- [READING TEXT]:
How to Save 60% on GPU Cloud with Spot Instances

If you are spending more than $100/month on GPU cloud, you are likely overpaying. Spot instances (also called interruptible or preemptible instances) offer the exact same GPU hardware at 40-60% less than on-demand prices. Here is everything you need to know to start saving immediately.

What Are Spot Instances?

Spot instances are unused GPU capacity that cloud providers sell at a discount. The trade-off is that your instance can be interrupted (taken away) with short notice when demand increases. In practice, interruption rates are much lower than you might expect.

Spot vs On-Demand Pricing (March 2026)

|-----|----------|-----------|---------|

| H100 80GB | $2.49/hr | $1.49/hr | **40%** |

| A100 80GB | $1.89/hr | $0.89/hr | **53%** |

| A100 40GB | $1.29/hr | $0.59/hr | **54%** |

| RTX 4090 | $0.44/hr | $0.19/hr | **57%** |

| RTX 4080 | $0.34/hr | $0.14/hr | **59%** |

| RTX 3090 | $0.29/hr | $0.12/hr | **59%** |

Where to Find Spot Instances

1. RunPod Spot (Community Cloud)

- [DATASET EXTRACT]:
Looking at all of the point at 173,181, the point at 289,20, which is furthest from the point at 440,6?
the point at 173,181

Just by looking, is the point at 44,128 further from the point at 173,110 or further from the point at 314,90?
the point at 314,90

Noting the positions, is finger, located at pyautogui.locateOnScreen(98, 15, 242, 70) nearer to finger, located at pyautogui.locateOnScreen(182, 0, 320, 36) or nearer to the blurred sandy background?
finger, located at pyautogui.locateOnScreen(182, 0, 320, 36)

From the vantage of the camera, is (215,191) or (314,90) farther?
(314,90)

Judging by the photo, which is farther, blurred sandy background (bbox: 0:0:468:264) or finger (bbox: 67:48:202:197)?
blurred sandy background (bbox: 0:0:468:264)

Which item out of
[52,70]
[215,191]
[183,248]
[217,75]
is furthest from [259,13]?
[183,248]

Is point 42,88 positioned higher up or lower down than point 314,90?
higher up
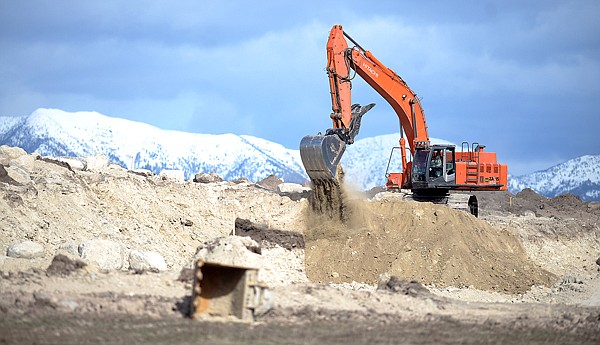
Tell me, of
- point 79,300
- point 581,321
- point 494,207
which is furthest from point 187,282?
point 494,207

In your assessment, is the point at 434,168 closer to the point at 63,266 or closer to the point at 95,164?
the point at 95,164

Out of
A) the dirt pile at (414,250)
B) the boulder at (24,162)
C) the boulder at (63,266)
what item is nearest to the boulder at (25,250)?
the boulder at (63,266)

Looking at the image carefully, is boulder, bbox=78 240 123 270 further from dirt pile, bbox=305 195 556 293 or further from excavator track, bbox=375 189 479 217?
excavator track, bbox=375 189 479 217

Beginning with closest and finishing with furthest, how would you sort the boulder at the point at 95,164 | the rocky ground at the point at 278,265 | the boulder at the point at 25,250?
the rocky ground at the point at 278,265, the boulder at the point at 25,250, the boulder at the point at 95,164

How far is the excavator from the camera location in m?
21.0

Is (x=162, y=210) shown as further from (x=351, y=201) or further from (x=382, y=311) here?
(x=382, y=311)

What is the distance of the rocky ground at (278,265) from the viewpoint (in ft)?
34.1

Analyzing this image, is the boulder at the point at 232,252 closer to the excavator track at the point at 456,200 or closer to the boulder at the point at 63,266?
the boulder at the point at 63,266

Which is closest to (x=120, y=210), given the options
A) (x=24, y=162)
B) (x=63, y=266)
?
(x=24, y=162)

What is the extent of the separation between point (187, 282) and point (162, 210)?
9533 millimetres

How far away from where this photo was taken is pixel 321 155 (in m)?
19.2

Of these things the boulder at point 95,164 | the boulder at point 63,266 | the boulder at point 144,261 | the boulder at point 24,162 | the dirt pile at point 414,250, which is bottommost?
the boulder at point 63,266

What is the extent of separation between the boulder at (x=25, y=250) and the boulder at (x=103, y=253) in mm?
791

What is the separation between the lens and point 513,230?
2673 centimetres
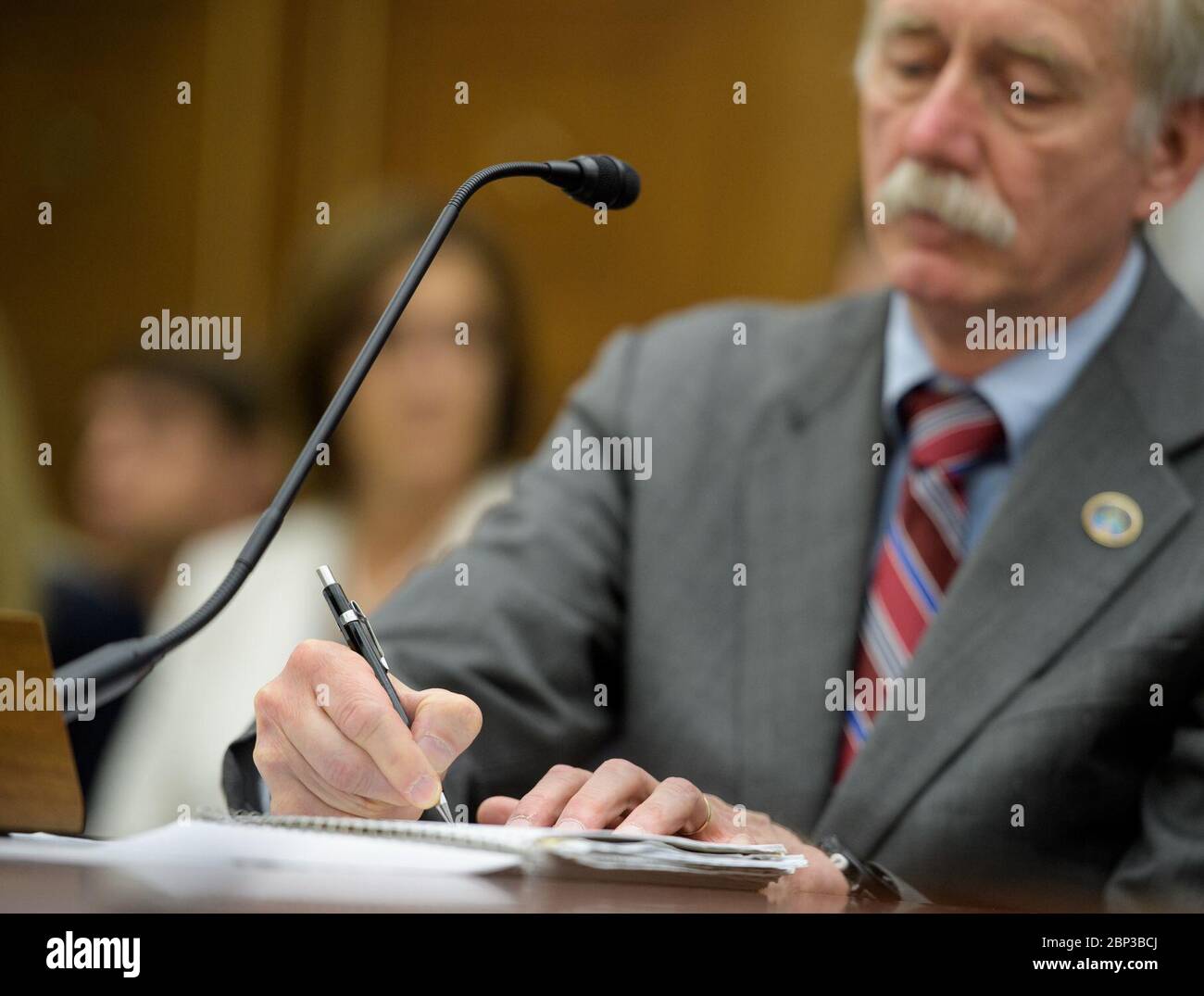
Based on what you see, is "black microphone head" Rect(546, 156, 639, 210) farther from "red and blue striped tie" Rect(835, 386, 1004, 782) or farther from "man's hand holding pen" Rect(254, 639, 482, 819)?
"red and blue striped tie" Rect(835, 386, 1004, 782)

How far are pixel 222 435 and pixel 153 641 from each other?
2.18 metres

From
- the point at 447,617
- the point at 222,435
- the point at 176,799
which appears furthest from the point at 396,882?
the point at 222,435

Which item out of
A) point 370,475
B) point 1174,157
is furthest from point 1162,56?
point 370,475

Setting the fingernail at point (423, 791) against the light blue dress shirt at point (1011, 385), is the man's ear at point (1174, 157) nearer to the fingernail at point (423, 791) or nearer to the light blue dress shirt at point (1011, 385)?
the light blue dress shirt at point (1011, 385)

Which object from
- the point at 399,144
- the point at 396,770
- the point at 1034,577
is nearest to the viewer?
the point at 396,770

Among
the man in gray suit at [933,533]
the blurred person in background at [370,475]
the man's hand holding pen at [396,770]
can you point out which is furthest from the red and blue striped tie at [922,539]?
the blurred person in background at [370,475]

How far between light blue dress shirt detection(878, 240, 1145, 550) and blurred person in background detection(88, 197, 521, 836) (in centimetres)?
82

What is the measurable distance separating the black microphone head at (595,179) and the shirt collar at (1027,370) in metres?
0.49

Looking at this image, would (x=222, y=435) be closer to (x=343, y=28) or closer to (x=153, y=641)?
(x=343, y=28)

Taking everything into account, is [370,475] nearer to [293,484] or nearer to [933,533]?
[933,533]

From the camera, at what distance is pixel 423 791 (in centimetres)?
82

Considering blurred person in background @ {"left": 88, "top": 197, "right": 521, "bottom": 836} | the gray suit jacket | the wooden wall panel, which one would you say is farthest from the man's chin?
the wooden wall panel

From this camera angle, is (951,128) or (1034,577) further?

---

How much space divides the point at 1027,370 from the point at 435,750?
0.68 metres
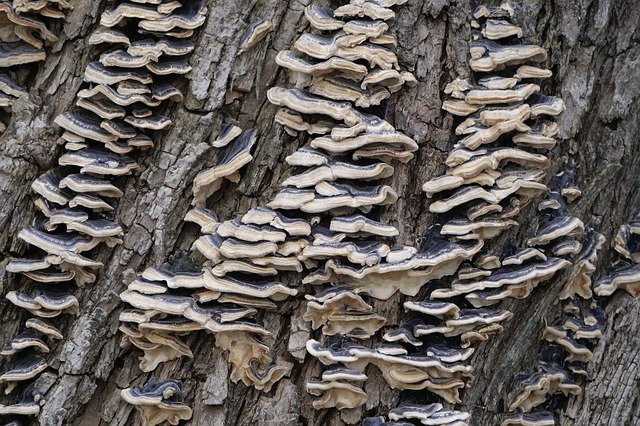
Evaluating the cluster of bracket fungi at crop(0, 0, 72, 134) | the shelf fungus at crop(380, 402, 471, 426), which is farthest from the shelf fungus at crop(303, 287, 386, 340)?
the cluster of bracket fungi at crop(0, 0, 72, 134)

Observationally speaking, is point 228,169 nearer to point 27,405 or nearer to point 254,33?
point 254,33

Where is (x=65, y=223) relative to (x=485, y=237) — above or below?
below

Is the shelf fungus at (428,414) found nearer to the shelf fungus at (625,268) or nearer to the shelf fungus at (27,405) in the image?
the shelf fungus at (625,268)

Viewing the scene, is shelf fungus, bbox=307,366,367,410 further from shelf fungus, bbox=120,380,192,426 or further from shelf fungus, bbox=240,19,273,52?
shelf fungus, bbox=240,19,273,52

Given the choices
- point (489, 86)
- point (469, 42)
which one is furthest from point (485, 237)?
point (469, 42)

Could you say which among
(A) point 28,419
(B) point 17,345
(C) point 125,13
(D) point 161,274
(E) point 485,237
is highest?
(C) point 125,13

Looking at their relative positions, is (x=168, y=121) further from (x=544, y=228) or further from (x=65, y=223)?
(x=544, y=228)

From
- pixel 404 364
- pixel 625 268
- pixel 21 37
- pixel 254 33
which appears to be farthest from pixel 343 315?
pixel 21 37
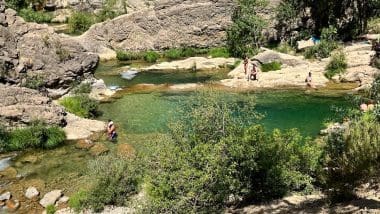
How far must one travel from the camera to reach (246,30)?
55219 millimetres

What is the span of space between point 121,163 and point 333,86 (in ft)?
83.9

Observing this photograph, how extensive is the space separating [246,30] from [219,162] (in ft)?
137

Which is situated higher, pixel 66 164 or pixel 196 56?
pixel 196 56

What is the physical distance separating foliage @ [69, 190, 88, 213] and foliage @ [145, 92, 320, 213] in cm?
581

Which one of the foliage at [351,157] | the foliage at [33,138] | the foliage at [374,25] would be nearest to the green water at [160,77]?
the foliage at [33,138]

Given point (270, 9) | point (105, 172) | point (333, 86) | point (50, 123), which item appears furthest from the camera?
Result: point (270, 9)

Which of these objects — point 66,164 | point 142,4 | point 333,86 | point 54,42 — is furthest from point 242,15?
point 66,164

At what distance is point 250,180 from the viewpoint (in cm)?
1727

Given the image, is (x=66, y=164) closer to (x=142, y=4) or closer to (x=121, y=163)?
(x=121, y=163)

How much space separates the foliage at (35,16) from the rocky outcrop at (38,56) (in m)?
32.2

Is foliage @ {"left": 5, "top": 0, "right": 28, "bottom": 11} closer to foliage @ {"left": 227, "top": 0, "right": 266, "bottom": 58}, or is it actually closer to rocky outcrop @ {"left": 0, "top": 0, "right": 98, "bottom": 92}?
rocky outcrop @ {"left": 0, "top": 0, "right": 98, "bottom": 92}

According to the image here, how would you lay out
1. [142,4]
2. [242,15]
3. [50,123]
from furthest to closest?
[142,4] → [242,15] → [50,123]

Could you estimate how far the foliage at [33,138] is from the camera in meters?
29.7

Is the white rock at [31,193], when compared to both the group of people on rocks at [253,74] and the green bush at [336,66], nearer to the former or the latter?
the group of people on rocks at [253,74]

- [WHAT YOU SHOULD DO]: Transcribe a passage of the spot instance guide that begins at the words "What Are Spot" and stops after "Pricing (March 2026)".

- [FULL SOLUTION]:
What Are Spot Instances?

Spot instances are unused GPU capacity that cloud providers sell at a discount. The trade-off is that your instance can be interrupted (taken away) with short notice when demand increases. In practice, interruption rates are much lower than you might expect.

Spot vs On-Demand Pricing (March 2026)